We have today received with deep sorrow the sad news of the passing on of Dr. Richard Erskine Frere Leakey, one of Kenya’s pioneer public atheist, humanist, and world-renowned conservationist.
Dr. Leakey was a towering figure for religious skepticism and an inspiration to atheist generations across the world. During a time when atheism and religious skepticism was frowned upon in most parts of Africa, he was a shining beacon of naturalism. Dr. Leakey believed in the power of science as a way of understanding the natural world. He rejected supernaturalism as a way of explaining existence. In the 1970s, Dr. Leakey made groundbreaking discoveries of early hominid fossils. His most famous find came in 1984 with the uncovering of an extraordinary, near-complete Homo erectus skeleton during one of his digs in 1984, which was nicknamed Turkana Boy.
He was also a bold and incorruptible wildlife conservation champion. As the slaughter of African elephants reached a crescendo in the late 1980s, driven by insatiable demand for ivory, Leakey emerged as one of the world’s leading voices against the then-legal global ivory trade.
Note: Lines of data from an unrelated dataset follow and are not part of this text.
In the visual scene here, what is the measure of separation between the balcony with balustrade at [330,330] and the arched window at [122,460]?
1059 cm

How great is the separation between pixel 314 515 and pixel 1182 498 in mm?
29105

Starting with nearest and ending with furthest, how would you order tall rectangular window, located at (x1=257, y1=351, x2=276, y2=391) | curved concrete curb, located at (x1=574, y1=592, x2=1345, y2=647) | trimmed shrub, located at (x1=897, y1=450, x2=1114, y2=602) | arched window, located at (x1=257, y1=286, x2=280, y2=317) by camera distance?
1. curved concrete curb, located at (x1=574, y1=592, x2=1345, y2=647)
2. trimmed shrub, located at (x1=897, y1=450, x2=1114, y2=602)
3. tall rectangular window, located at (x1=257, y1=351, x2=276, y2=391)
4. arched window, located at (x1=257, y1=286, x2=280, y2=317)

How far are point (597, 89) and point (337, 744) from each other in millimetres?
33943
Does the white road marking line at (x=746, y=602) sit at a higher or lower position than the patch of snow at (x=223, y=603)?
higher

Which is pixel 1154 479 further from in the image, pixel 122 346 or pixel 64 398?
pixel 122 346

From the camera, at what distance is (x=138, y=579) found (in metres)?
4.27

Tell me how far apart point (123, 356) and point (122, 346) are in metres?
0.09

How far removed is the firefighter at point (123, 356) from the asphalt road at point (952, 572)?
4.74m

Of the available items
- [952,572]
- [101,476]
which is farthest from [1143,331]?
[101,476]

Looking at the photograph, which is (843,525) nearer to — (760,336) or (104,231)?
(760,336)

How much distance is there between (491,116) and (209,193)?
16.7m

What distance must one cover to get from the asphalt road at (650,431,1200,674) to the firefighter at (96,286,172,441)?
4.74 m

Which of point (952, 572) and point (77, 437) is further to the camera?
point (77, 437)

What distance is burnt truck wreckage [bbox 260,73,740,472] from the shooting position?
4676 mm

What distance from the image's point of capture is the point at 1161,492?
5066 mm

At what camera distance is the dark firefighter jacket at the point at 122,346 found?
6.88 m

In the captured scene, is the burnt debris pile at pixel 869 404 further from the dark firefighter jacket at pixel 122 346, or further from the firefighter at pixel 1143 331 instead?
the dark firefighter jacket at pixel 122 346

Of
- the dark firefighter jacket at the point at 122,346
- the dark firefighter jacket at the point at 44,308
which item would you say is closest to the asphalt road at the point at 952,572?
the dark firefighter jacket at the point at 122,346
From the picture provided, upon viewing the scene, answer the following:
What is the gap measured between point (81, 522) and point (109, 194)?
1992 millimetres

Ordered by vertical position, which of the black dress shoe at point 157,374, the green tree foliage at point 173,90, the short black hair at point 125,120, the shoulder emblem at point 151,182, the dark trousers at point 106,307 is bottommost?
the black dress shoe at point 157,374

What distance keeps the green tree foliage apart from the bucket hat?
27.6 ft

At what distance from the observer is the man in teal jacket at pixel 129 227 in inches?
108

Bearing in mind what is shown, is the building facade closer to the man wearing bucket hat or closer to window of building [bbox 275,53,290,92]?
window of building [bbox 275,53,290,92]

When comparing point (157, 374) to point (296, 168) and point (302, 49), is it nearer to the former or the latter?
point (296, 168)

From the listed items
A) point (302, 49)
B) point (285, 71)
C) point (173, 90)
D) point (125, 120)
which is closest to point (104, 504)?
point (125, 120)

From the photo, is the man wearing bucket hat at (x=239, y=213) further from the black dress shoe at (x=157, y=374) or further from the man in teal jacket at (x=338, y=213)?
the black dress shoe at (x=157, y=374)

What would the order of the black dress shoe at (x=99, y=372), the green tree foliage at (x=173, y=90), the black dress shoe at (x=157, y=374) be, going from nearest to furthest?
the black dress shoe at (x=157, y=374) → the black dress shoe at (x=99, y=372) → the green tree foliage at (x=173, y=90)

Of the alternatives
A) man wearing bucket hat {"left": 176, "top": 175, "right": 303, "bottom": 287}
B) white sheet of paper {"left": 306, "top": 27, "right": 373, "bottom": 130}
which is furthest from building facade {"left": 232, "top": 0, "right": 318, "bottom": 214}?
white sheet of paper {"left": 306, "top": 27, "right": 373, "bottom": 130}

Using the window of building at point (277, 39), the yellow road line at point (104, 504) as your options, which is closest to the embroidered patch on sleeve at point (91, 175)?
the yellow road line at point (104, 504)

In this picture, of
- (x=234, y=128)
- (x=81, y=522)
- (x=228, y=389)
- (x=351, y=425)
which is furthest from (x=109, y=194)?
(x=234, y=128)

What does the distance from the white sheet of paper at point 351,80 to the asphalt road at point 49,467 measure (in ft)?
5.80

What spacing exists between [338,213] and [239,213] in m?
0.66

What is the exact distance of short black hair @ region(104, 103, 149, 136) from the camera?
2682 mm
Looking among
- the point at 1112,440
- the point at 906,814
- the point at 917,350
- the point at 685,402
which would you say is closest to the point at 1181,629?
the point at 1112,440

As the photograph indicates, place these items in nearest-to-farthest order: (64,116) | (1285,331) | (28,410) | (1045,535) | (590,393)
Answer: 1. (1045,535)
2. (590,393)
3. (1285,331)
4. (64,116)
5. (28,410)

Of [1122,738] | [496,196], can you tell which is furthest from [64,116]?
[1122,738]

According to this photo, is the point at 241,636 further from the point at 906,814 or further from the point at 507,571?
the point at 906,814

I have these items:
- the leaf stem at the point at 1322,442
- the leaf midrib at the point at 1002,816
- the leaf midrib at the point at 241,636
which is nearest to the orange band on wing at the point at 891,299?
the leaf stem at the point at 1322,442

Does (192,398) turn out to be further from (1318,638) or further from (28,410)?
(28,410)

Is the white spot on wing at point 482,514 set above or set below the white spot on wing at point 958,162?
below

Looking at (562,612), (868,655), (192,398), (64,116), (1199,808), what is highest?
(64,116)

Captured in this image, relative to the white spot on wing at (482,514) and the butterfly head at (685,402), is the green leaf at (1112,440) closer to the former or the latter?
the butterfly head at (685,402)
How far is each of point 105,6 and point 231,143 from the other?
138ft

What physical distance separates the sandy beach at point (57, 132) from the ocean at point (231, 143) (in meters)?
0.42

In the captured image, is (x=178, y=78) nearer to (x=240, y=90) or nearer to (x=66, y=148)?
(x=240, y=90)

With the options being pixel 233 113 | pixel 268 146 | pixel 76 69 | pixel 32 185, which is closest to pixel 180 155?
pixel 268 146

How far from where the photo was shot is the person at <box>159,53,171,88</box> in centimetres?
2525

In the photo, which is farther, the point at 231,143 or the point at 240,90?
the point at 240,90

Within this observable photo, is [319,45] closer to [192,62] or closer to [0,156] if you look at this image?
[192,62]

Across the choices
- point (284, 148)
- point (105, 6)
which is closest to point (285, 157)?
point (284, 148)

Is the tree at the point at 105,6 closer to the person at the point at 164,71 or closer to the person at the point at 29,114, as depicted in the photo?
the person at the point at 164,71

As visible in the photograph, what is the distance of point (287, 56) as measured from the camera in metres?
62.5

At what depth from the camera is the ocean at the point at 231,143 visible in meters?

Richard Leakey’s confrontational approach to the issue of human-wildlife conflict in national parks did not win him, friends. His view was that parks were self-contained ecosystems that had to be fenced in and the humans kept out.
Dr. Richard Leaky remains our role model, and his legacy as a passionate scientist, atheist, conservationist, and humanist will endure for many generations to come.